The main justification for this lousy war was that Saddam Hussein was a dangerous fellow with weapons of mass destruction that he could unleash on the American people. We heard again and again about the "smoking gun as a mushroom cloud" and watched our terror threat level bounce up and down like a carnival watergun horserace gone mad. It was all bullshit and evidence is gathering that the Bush administration knew it was bullshit, or at the very least ignored evidence showing is was bullshit in favor of "evidence" leaning the other way.
So what's a lame duck president who has lost a war, as well as every major domestic initiative in the last two years, to do? Forget about all that and trudge on.
"The president is not a big believer in hand-wringing," said his communications director, Kevin Sullivan. "You've got to get onto the next thing."
He may not be one for hand-wringing but I am guessing there are more than a few conservative talk show host's necks he'd like to wring for botching his centerpiece immigration reform bill.
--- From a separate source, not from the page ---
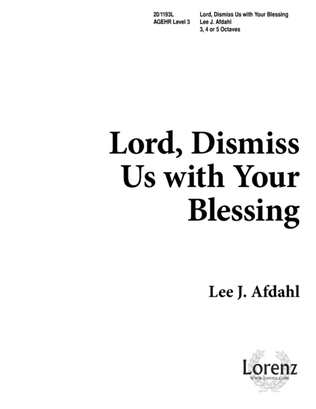 Lord, Dismiss Us with Your Blessing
The crowd who blustered Bush into re-election just a couple years ago have all but left him dangling in the wind now that he's dared to go off the reservation and attempt to work with moderates for a immigration policy that is anything less than punitive for people seeking a better life. Sure, the immigration reform bill had issues and was a tasty sop for corporate taskmasters who hunger for ever cheaper labor, but it was COMPROMISE and that is a rare thing in the Bush era. Too bad he couldn't get the most savage (and yes, that's a nod to the former Michael Weiner—now Savage) of his talking machines to play along.
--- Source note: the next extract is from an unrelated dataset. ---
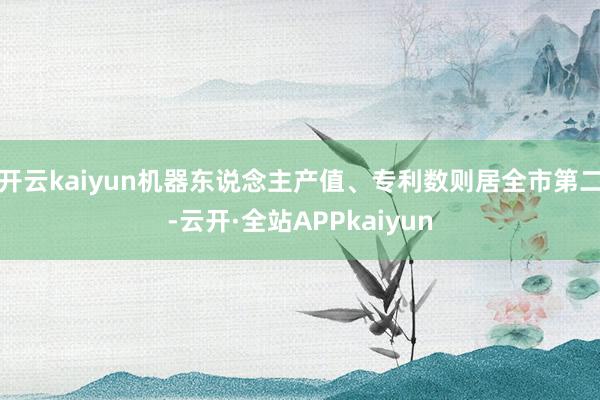 开云kaiyun机器东说念主产值、专利数则居全市第二-云开·全站APPkaiyun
If nothing else, Bush is fond of bold statements and initiatives, which makes these next two years particularly scary. He's desperate to salvage his legacy and that will require a lightening strike. Seymour Hersh has already said striking Iran would be Bush and Cheney's "wet dream" (the image of which turns my stomach for a variety of reasons) and nothing would quell the conservative backlash like a good old fashioned blood letting. But Iran is not Iraq and if you think we have trouble with moderate Muslim states now, just wait until we light up Persia.
I would like to get one of those gadgets that countdown to the day Bush leaves office in January of 2009, but I'm afraid it could end up a doomsday clock.